The funding programme - known as Horizon Europe - is the EU's biggest research and innovation programme. It has a budget of around $112bn.

"Given the emerging consensus among some of the most prominent human rights organizations, the crux of the problem goes beyond the Occupied Palestinian Territory," the letter said.

"It would be important to extend the prohibition of European research funds to include Israeli institutions complicit in Israel’s violations of Palestinian human rights, regardless of where they are situated."

The letter's signatories were all current or prior recipients of EU research funding and included faculty at institutions including UCL, the University of Edinburgh, the Massachusetts Institute of Technology, the University of Oxford, the Paris Nanterre University and the University of Westminster.

Calls to boycott

The group of academics join a host of other institutions calling for the academic boycott of Israel. 

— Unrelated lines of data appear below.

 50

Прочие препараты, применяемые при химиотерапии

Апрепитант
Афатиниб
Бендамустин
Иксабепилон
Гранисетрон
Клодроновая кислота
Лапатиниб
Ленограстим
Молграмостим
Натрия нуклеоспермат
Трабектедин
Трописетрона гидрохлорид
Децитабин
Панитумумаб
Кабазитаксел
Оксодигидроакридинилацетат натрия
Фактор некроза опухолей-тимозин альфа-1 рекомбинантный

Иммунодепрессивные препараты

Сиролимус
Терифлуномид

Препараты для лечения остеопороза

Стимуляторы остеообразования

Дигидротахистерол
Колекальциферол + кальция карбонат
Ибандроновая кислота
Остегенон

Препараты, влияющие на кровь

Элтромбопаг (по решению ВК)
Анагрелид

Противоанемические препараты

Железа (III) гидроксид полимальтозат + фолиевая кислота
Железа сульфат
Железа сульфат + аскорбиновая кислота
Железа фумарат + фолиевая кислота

In May, 400 New York University (NYU) affiliates signed a letter calling for "non-cooperation" with the NYU Tel Aviv campus.

The letter also comes after the recent decision by ice cream company Ben & Jerry's to stop working in the occupied Palestinian territories, a move that was applauded by Palestinian rights activists as well as demonised by Israeli politicians.

Calls for boycotting Israel over its occupation of Palestinian territories as well as its rights violations against Palestinians have intensified in recent months.

Following Israel's most recent offensive on Gaza, which killed at least 248 Palestinians including more than 60 children, hundreds of employees at Amazon, Google and Apple called on the tech giants to support Palestinian rights and cut ties with Israel's military and intelligence agencies. 

More than 600 musicians also issued a boycott of performances in Israel until it ends its occupation of Palestine.